From the Guidelines
The initial workup of a diabetic foot ulcer in the emergency department should focus on assessing infection severity, vascular status, and wound characteristics, with a thorough history and physical examination, laboratory tests, wound cultures, and radiographs, as recommended by recent guidelines 1. The workup should begin with a thorough history and physical examination, noting ulcer location, size, depth, presence of necrotic tissue, and signs of infection (erythema, warmth, purulent drainage, odor).
- Obtain vital signs to assess for systemic inflammatory response.
- Laboratory tests should include complete blood count, comprehensive metabolic panel, C-reactive protein, erythrocyte sedimentation rate, and blood glucose levels.
- Wound cultures should be taken before starting antibiotics, preferably by tissue biopsy or curettage rather than superficial swabbing.
- Radiographs of the affected foot are essential to evaluate for osteomyelitis, foreign bodies, or gas in tissues. For moderate to severe infections, empiric antibiotic therapy should be initiated with agents covering gram-positive, gram-negative, and anaerobic organisms, such as ampicillin-sulbactam 3g IV every 6 hours or piperacillin-tazobactam 4.5g IV every 8 hours, as suggested by the IWGDF/IDSA guidelines 1. Vascular assessment is crucial and includes palpation of pedal pulses, ankle-brachial index measurement, and potentially vascular surgery consultation for severe ischemia, as recommended by the IWGDF guidance on peripheral artery disease in patients with foot ulcers in diabetes 1. The wound should be cleansed with normal saline, debrided of necrotic tissue if necessary, and dressed appropriately, with consideration of the IWGDF guidelines on interventions to enhance healing of foot ulcers in people with diabetes 1. Offloading pressure from the ulcer is essential, using specialized footwear or devices, as emphasized by the 2012 Infectious Diseases Society of America clinical practice guideline for the diagnosis and treatment of diabetic foot infections 1. Patients with severe infections, significant ischemia, deep ulcers, or systemic symptoms should be admitted for further management, while those with mild infections can often be discharged with close follow-up, appropriate antibiotics, and wound care instructions.
From the Research
Diabetic Ulcer Workup in Emergency Department
- The initial assessment of a diabetic foot ulcer in the emergency department should include a thorough evaluation of the patient's medical history, physical examination, and laboratory tests 2.
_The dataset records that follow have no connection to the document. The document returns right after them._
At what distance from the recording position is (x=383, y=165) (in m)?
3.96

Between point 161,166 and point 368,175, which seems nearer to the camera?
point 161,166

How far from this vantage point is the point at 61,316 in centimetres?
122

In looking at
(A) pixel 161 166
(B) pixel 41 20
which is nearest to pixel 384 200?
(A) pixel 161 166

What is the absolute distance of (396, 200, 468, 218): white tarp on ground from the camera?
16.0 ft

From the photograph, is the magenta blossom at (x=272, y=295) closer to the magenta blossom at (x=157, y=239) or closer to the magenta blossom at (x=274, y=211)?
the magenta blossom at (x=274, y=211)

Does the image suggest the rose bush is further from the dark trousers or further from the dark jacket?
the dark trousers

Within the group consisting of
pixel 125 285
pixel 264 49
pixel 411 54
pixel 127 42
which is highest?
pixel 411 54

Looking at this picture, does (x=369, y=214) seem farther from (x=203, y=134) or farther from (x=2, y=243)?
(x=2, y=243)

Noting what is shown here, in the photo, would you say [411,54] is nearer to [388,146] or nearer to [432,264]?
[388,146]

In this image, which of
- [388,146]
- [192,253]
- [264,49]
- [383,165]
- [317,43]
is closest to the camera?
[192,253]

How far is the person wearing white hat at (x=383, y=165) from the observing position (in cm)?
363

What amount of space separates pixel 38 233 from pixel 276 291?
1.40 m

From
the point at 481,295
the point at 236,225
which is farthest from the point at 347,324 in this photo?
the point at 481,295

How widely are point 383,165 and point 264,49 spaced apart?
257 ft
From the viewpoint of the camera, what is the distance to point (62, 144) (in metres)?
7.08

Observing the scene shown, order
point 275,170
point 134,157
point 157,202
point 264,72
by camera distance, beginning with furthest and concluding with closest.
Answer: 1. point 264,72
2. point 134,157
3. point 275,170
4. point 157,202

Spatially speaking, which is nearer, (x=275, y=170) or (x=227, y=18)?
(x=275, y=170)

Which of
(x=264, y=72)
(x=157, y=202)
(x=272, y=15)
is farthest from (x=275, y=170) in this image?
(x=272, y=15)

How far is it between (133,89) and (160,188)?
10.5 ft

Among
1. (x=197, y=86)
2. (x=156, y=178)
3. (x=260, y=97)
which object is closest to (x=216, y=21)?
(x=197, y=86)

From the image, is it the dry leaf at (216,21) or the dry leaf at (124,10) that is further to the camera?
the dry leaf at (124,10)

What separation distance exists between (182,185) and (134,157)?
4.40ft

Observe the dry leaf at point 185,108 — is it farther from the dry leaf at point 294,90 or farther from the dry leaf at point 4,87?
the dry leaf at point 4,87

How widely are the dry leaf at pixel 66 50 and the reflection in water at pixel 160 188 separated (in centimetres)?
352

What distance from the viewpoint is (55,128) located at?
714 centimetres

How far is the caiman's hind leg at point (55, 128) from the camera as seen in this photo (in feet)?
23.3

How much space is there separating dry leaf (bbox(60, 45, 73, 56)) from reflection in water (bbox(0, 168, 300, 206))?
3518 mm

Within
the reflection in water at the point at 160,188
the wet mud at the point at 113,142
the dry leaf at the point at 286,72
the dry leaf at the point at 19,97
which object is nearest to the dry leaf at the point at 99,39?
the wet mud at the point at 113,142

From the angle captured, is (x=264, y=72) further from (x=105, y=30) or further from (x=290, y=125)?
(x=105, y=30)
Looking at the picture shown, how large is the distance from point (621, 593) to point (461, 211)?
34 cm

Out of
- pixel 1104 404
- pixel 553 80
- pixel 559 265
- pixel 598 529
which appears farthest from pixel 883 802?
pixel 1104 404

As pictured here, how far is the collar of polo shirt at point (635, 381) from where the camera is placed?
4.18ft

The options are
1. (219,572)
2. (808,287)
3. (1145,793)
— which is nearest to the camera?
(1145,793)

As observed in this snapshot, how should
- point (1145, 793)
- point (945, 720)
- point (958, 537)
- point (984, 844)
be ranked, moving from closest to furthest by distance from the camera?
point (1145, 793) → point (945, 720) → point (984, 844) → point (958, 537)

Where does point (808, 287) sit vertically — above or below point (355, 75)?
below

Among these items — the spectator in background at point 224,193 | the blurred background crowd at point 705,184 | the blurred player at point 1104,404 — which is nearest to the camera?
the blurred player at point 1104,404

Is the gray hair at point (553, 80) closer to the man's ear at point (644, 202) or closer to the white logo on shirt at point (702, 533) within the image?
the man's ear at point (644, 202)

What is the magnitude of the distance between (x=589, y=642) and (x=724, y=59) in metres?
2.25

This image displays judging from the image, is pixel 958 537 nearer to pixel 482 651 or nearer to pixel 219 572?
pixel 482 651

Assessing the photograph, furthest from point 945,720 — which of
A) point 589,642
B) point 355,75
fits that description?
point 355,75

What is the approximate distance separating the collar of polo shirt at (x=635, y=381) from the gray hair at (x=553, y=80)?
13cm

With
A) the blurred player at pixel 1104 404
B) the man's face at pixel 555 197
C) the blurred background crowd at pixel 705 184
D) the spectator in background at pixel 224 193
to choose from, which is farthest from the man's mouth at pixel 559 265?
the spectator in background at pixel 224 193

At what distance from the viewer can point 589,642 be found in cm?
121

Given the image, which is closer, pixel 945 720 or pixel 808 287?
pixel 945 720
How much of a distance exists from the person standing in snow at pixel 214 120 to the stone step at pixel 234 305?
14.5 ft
- A critical triad of neuropathy, minor foot trauma, and foot deformity is found in more than 63% of diabetic foot ulcers (DFU), and peripheral vascular disease (PVD) is identified in 30% of foot ulcers 2.
- The treatment of DFU typically involves a combination of debridement, antibiotics, and revascularization 2.
Classification and Risk Assessment
- Classifying ulcers based on the degree of tissue loss, ischemia, and infection can help identify the risk of limb-threatening disease 3.
- The 5-year mortality rate for individuals with a diabetic foot ulcer is approximately 30%, exceeding 70% for those with a major amputation 3.
Treatment Options
- Surgical debridement, reducing pressure from weight bearing on the ulcer, and treating lower extremity ischemia and foot infection are first-line therapies for diabetic foot ulcers 3.
- Randomized clinical trials support treatments to accelerate wound healing and culture-directed oral antibiotics for localized osteomyelitis 3.
- Topical antimicrobial agents may be used to treat infected diabetic foot ulcers, although the evidence is limited by the availability of relatively few, mostly small, and often poorly designed trials 4.
Multidisciplinary Care
- Multidisciplinary care, typically consisting of podiatrists, infectious disease specialists, and vascular surgeons, in close collaboration with primary care clinicians, is associated with lower major amputation rates relative to usual care 3.
- Early referral for multidisciplinary care is recommended for patients with diabetic foot ulcers 3.
Prevention and Education
- Awareness of physicians about foot problems in diabetic patients, clinical examination, and paraclinical assessment, regular foot examination, patient education, simple hygienic practices, and provision of appropriate footwear combined with prompt treatment of minor injuries can decrease ulcer occurrence by 50% 2.
- Pressure-relieving footwear and foot skin measurements with off-loading when hot spots are found can reduce the risk of ulcers compared with usual care 3.